TEKS BACAAN ::

Dusun Gunung Gajah dipilih sebagai lokasi penelitian selain karena
singkapan batuan di daerah ini baru digali tetapi juga kondisi singkapan yang
ideal. Singkapan ini terdiri dari tebing bagian barat dan timur. Litologi di daerah
ini tersusun atas batuan metamorf, sedimen dan batuan beku. Batuan metamorf
merupakan basement di daerah ini. Breksi menumpang di atas batuan metamorf
secara tidak selaras. Di atas breksi terdapat batupasir karbonatan sisipan
batugamping Nummulites dengan hubungan tidak selaras. Di bagian termuda dari
singkapan di daerah ini terdapat perlapisan batupasir-batulanau dan intrusi yang
sejajar dengan perlapisan batuan. Batuan sedimen di daerah ini termasuk Formasi
Wungkal-Gamping. Kondisi tersebut tidak ditemukan pada peneliti terdahulu
sehingga hal ini layak menjadi suatu penelitian.

YANG HARUS DIKERJAKAN ::
- A) Menurut teks tentang singkapan di Dusun Gunung Gajah, batuan apa yang menjadi basement di daerah itu?
- B) Sambung teks tentang singkapan di Dusun Gunung Gajah mulai dari sesudah kalimat terakhirnya.

[Entri tentang posisi dalam ruang]
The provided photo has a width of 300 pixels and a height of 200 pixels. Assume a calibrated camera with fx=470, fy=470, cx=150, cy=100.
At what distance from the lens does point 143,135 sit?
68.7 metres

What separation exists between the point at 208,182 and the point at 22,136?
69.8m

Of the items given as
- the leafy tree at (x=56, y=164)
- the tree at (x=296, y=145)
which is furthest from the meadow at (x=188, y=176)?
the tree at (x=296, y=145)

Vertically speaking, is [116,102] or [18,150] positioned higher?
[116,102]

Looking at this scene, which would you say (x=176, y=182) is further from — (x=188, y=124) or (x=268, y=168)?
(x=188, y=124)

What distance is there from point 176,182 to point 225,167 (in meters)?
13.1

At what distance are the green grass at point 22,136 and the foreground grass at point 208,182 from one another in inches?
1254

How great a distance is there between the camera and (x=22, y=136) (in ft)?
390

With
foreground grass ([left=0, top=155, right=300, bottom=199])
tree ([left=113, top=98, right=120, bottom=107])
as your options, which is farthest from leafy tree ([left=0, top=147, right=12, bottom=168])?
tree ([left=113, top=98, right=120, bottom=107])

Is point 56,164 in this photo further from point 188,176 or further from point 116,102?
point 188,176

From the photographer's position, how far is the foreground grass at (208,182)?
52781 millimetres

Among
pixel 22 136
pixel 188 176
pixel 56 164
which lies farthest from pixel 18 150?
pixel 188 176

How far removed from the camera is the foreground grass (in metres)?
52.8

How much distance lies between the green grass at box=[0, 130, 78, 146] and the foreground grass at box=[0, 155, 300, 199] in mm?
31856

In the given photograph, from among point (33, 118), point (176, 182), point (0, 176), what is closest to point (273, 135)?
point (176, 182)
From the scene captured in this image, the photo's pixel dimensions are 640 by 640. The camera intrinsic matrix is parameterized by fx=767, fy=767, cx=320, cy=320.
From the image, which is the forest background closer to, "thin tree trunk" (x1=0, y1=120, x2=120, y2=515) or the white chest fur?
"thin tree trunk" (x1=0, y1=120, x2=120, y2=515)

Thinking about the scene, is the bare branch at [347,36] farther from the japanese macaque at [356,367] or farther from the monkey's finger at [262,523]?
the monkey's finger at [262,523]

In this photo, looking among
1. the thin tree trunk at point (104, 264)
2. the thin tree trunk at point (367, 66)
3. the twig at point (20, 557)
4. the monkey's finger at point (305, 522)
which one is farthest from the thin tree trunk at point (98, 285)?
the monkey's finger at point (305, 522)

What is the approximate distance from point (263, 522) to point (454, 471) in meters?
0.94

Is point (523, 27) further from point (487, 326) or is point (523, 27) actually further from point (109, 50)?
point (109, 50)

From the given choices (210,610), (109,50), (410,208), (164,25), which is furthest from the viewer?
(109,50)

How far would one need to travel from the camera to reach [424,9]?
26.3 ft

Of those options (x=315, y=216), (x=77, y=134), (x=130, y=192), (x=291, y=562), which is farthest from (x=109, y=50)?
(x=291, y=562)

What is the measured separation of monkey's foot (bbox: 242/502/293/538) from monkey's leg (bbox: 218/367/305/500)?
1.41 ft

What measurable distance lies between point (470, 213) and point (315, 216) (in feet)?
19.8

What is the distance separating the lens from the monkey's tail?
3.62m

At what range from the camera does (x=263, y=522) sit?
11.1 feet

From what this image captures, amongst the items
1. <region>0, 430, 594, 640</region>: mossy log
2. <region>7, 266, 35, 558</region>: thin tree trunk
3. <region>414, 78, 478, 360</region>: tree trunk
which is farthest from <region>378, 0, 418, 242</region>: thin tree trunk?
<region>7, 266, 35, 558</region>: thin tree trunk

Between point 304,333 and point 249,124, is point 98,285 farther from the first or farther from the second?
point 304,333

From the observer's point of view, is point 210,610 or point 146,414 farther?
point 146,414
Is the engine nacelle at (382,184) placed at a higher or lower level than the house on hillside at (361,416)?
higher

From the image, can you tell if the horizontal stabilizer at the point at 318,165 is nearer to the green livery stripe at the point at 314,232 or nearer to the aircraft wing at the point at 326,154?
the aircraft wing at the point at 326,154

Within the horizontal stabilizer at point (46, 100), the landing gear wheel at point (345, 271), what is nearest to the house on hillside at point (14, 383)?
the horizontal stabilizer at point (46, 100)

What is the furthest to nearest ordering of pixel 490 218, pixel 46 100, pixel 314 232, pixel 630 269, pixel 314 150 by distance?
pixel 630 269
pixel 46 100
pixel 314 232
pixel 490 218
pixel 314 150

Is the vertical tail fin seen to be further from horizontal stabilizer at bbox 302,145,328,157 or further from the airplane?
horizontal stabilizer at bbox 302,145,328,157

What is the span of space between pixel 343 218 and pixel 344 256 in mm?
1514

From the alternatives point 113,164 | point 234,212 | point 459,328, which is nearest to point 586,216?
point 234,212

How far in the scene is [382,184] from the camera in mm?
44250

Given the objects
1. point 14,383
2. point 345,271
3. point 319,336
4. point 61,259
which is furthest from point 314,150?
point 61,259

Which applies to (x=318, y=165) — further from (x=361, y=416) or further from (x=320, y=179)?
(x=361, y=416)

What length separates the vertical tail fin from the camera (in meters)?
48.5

JAWABAN TERTULIS ::
- A) Batuan metamorf.

- B)
I.2. Maksud dan Tujuan
Tugas akhir ini disusun dengan maksud sebagai studi fasies pada jalur
penelitian dari pengukuran stratigrafi berskala 1:10, analisis petrografi dan
paleontologi dari beberapa sampel batuan, serta analisis fasies pada Formasi
Wungkal-Gamping pada jalur Gunung Gajah, Kecamatan Bayat, Kabupaten
Klaten, Provinsi Jawa Tengah. Tujuan dari penyusunan tugas akhir ini adalah
untuk menentukan fasies batuan (batuan sedimen) pada jalur pengukuran
stratigrafi berdasarkan geometri, litologi, struktur sedimen, dan fosil sehingga
dapat diketahui umur, lingkungan, mekanisme dan dinamika sedimentasi pada
jalur penelitian.
I.3. Ruang Lingkup Penelitian
I.3.1. Ruang Lingkup Wilayah
Penelitian ini dilakukan pada singkapan batuan yang berada di
Gunung Gajah, tepatnya di Desa Gunung Gajah, Kecamatan Bayat,
Kabupaten Klaten, Provinsi Jawa Tengah. Pengukuran stratigrafi dilakukan
pada 2 tebing dengan 3 jalur. Jalur 1 terletak pada tebing sebelah barat bagian
3
utara tepatnya pada koordinat UTM 9141627 mU dan 49S 0464029 mT
(bagian tua) sampai koordinat 9141575 mU dan 0463949 mT (bagian muda).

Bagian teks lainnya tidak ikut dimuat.